▶ Raw data
=-=-=-=-=

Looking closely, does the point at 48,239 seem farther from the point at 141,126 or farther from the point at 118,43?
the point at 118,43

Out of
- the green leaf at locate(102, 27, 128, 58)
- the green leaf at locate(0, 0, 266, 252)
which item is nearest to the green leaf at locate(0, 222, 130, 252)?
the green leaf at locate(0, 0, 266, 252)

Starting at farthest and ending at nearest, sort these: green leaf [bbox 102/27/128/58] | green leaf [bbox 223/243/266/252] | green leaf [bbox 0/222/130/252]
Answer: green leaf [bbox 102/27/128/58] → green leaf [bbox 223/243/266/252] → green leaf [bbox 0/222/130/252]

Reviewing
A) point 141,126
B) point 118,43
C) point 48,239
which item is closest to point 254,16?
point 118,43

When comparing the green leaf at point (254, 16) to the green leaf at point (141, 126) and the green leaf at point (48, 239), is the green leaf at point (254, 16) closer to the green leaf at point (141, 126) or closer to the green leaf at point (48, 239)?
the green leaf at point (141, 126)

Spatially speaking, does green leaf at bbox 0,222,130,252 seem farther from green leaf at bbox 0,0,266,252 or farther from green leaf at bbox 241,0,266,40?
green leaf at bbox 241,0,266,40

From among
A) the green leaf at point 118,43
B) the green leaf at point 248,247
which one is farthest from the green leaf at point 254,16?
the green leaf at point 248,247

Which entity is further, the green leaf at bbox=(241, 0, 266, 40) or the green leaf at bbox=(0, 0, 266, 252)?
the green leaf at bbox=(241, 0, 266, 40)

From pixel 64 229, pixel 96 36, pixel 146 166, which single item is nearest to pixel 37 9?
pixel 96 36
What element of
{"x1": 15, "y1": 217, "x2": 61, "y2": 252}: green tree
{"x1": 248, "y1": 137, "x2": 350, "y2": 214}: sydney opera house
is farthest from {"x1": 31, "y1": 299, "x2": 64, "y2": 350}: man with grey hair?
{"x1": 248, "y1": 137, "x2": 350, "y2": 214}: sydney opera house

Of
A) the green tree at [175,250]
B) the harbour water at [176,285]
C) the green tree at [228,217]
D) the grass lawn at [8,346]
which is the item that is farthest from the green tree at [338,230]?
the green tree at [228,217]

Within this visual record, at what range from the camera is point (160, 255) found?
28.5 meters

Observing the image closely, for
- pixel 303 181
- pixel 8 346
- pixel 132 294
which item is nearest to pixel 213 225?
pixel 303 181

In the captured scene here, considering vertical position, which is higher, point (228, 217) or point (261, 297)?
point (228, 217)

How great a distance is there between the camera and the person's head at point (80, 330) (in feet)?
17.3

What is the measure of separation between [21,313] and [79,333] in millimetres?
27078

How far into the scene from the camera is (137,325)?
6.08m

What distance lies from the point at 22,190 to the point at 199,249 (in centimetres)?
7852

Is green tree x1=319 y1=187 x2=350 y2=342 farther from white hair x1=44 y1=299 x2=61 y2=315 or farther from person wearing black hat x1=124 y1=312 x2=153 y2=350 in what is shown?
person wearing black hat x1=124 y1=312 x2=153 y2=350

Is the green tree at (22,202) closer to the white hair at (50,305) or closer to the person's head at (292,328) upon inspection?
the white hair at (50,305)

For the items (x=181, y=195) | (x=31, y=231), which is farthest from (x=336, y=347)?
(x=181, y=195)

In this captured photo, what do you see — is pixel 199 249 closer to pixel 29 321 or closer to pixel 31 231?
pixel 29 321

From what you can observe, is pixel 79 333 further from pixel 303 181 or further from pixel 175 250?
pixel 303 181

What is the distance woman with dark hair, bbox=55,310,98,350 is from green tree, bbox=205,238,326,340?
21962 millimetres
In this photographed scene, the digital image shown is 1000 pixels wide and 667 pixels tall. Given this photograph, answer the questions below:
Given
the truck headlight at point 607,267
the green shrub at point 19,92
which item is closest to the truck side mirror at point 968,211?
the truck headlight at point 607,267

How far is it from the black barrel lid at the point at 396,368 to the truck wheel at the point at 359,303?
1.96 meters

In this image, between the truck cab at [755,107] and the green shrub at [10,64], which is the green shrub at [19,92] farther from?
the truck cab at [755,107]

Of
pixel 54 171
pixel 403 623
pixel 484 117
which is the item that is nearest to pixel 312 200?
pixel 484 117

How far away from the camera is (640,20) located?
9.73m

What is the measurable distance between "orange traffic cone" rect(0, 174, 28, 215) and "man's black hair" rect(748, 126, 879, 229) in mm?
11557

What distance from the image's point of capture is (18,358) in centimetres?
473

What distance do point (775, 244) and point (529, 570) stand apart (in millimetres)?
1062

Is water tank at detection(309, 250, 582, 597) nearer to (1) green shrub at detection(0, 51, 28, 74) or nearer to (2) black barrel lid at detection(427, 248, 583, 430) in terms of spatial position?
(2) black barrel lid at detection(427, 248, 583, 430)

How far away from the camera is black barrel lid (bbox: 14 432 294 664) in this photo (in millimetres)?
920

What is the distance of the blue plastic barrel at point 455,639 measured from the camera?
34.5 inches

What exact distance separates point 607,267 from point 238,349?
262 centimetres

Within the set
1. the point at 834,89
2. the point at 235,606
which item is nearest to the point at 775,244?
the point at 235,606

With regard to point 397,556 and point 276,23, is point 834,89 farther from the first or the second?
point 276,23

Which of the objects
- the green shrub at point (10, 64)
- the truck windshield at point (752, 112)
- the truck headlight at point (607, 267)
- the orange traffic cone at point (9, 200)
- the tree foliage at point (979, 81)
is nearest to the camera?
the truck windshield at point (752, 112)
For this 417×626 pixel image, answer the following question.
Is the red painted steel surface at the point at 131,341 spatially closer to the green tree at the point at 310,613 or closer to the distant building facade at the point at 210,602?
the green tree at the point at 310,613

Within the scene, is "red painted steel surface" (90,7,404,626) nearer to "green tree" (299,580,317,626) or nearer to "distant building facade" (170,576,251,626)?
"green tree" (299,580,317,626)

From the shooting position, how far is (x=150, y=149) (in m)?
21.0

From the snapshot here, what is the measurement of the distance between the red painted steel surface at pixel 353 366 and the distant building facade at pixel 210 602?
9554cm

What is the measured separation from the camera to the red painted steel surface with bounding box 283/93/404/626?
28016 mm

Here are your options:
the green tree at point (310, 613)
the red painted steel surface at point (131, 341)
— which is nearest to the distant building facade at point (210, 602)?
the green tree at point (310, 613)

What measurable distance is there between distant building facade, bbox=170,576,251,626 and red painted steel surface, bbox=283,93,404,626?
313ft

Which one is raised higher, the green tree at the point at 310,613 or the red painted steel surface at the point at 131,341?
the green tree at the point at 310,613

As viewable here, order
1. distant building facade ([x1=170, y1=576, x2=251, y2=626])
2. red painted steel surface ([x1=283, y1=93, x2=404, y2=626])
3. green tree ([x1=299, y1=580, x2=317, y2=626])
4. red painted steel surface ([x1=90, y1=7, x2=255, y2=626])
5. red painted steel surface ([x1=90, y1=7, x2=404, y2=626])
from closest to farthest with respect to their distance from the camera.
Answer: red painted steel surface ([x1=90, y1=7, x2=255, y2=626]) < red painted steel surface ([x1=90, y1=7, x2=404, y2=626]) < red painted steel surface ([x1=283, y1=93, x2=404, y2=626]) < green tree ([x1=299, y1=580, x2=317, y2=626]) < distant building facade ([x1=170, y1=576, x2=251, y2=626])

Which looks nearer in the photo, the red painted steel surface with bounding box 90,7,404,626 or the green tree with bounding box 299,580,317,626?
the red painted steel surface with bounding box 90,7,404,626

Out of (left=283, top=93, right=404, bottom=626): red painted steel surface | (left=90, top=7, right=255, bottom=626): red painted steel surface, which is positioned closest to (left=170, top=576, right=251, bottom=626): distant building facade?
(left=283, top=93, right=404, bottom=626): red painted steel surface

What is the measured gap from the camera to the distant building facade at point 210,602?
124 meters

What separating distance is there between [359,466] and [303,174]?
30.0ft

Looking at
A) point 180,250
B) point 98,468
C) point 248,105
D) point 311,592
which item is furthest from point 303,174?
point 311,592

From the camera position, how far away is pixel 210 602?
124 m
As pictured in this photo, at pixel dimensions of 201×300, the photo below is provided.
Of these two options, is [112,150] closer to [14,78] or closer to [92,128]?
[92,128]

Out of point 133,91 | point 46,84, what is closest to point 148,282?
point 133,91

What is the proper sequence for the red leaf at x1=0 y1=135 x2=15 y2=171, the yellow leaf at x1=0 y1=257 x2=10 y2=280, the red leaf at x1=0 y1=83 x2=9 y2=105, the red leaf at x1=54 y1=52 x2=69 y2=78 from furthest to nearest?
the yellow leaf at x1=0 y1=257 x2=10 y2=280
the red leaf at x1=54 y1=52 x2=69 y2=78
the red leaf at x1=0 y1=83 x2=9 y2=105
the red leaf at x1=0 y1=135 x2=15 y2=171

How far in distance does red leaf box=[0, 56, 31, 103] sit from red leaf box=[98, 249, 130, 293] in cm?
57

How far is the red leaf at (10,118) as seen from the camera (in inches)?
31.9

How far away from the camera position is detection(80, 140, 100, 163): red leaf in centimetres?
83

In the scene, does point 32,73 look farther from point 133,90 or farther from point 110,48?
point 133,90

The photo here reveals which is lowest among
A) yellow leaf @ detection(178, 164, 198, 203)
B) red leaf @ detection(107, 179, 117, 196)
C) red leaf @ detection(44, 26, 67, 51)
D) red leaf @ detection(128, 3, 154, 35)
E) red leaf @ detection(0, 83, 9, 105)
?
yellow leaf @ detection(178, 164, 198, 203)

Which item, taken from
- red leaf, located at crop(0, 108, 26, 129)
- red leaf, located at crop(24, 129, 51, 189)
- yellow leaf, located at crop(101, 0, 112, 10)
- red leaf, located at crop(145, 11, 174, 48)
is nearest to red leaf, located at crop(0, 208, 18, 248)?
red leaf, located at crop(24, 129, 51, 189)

=-=-=-=-=

▶ Problem to solve
Copy out exactly the lines between the line with "In the scene, does" and the last line of the entries, counting both of those lines.

▶ Result
In the scene, does point 32,73 look farther from point 133,90 or farther from point 110,48?
point 133,90

The photo here reveals which is lowest among
A) yellow leaf @ detection(178, 164, 198, 203)
B) red leaf @ detection(107, 179, 117, 196)
C) red leaf @ detection(44, 26, 67, 51)
D) red leaf @ detection(128, 3, 154, 35)
E) red leaf @ detection(0, 83, 9, 105)
?
yellow leaf @ detection(178, 164, 198, 203)

Which item, taken from
- red leaf, located at crop(0, 108, 26, 129)
- red leaf, located at crop(24, 129, 51, 189)
- yellow leaf, located at crop(101, 0, 112, 10)
- red leaf, located at crop(145, 11, 174, 48)
is nearest to red leaf, located at crop(0, 208, 18, 248)?
red leaf, located at crop(24, 129, 51, 189)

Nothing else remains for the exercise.